**GIVEN ENTRIES**
################

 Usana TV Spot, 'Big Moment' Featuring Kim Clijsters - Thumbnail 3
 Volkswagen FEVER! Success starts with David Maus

################

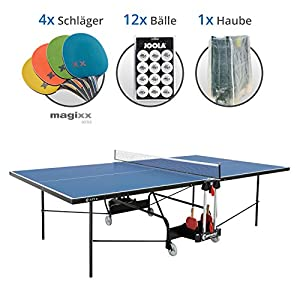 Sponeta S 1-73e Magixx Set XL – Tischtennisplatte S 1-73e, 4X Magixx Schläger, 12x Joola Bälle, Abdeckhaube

################

**ABOUT THIS TASK**
Would you quote everything above from the line containing "Usana TV Spot, 'Big" down to the line containing "Volkswagen FEVER! Success"? Include both of those lines and nothing else.

**RESPONSE BELOW**
 Usana TV Spot, 'Big Moment' Featuring Kim Clijsters - Thumbnail 3
 Volkswagen FEVER! Success starts with David Maus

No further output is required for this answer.